■ **Short problem A**:
In the forum thread on transient counterflow flames, under what license was Ember made available?
■ **Short problem B**:
Translate this sentence from the forum thread on transient counterflow flames into Spanish: "It is built on top of Cantera, and uses Cantera to do all the low-level kinetics and thermodynamics bookkeeping."
■ **Short problem C**:
Pick up the forum thread on transient counterflow flames after its last sentence and continue it.

== Selected extract

Re: transient counterflow flames

[Ray Speth]

Dirk,

You are correct, Cantera's 1D solver only solves the steady-state problem. 

As it happens, I have written a program, Ember, for simulating time-dependent 1D flames. I recently made it available under an open source (MIT) license. You can download the source code from Github:

    https://github.com/speth/ember

And view the documentation here:

    http://speth.github.io/ember-doc/sphinx/html/index.html

The program solves a variety of 1D flame configurations: strained or unstrained, premixed or diffusion, planar or curved (tubular). It is built on top of Cantera, and uses Cantera to do all the low-level kinetics and thermodynamics bookkeeping. The solver itself is quite robust;  In my experience, it is able to find solutions to many problems where Cantera's solver does not converge. The main reason I haven't publicized it before is because it doesn't currently have a lot of good examples to get users started, though there are a few included that I think you could adapt to the problem you're interested in. Please let me know if you find Ember to be useful.

Regards,

Ray

On Monday, May 20, 2013 6:03:48 PM UTC-4, dirk.g...@googlemail.com wrote:

Hi,
I would like to compute the ignition process of fuel versus heated air. 

Is it possible to do this with Cantera by observing the transient ignition processes within the counterflow flame ?
I.e. the changes in composition and temperature during the ignition process.

I did not find any example for that on the web and fear that it may not be possible to do this with Cantera.

Dirk

[Ray Speth]

Hi Dirk,

(1) It should be possible to simulate this configuration, except that as you note there's no way to currently define the composition of the hot gas directly. I'll look into adding a way of specifying this information; it shouldn't be too difficult.

(2) Ember can include the Soret diffusion fluxes using the thermal diffusion coefficients computed from the Multicomponent model. However, the fluxes due to concentration gradients are currently always computed using the mixture-averaged properties, since in this case the problem becomes independent for each species. In principle, the full multicomponent equations could be solved, but I think this would come at a significant performance penalty, and would take a fair bit of work to implement.

====
== Supplied records

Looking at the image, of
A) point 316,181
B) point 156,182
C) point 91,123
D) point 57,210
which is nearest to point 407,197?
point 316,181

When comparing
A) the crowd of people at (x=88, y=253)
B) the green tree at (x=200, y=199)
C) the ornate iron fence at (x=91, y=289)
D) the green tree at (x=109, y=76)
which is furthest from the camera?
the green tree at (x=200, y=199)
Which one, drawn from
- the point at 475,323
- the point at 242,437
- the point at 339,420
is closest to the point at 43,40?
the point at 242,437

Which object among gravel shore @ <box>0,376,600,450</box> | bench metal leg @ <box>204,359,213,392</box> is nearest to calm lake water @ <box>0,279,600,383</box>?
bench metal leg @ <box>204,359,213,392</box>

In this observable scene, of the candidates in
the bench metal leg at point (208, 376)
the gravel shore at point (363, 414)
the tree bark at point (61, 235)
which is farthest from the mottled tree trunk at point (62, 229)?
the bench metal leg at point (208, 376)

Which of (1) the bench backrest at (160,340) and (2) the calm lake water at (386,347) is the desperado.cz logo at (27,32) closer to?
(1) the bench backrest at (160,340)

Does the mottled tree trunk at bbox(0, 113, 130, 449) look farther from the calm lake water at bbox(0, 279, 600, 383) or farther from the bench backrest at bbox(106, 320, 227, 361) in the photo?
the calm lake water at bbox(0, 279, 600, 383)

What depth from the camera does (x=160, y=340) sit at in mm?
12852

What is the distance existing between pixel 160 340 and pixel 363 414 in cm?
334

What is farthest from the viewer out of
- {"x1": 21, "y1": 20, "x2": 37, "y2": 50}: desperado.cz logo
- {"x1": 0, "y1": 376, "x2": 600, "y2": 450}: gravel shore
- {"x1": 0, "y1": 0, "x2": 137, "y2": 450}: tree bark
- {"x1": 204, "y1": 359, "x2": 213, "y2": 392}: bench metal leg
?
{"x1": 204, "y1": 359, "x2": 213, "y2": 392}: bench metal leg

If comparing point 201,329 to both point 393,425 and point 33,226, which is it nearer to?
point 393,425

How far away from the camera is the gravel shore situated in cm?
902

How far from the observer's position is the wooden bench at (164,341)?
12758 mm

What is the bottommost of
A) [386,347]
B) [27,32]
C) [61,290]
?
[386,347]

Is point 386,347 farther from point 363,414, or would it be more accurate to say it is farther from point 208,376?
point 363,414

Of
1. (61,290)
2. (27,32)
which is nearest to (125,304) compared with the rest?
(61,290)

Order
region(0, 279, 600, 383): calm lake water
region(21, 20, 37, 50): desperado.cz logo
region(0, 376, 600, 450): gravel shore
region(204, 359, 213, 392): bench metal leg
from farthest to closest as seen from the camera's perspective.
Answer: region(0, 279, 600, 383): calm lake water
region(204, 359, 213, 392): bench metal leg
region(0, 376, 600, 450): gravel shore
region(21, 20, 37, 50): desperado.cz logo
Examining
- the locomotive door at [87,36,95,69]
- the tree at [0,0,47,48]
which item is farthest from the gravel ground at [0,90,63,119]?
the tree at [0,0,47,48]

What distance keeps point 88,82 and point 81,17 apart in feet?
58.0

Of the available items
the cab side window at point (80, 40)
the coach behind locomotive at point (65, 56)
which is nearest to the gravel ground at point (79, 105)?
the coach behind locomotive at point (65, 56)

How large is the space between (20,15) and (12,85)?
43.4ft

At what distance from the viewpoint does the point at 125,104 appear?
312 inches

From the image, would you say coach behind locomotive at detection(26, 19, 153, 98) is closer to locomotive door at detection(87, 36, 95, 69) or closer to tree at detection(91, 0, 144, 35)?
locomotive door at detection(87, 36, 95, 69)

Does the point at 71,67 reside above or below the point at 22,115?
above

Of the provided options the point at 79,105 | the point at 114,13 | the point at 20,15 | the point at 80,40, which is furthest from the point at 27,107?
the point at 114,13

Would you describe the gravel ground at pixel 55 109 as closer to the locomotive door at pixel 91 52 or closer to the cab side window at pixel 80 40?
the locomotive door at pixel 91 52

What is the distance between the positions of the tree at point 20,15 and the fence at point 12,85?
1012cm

====

■ **Right answer A**:
An open source MIT license.

■ **Right answer B**:
Está construido sobre Cantera y utiliza Cantera para llevar toda la contabilidad de bajo nivel de la cinética y la termodinámica.

■ **Right answer C**:
(3) The strain rate in Ember is the strain rate in the unburned mixture. If you want to think of the strained flame in terms of the typical experimental realization, Ember's model is effectively the limiting case where the separation between the jets approaches infinity. I'm not sure how to apply the definition of the "global strain rate" in this case.

Regards,

Ray

On Saturday, June 1, 2013 5:36:39 AM UTC-4, dirk.g...@googlemail.com wrote:

Ray,

I was looking over the examples (looks like I might give it a try soon).

Three questions:
1.) Is it possible it possible to run a case with cold prexmixed fuel versus hot products (autoignition) ? I did not find an example showing a way to define hot products.

2.) Is there a way to switch between the transport models ? (mixture averaged, multicomponent, multicomponent+soret) . We see in our data for the steady cases that the multicomponent+soret settings match the experiments best

3.) The strain rate settings: is it the global srain rate which is used here (Sehadri/Williams for example) or the strain rate in front of the thermal layer. Sorry for this last question, my background is on the experimental side.

Greetings,
Dirk

 

On Wednesday, May 22, 2013 2:38:41 PM UTC+2, dirk.g...@googlemail.com wrote:

Ray,

this sounds very interesting. I will see if I can find a student to run some tests with that. Too time consuming for me during the term, but cetrainly worth to spent some time in during the term break.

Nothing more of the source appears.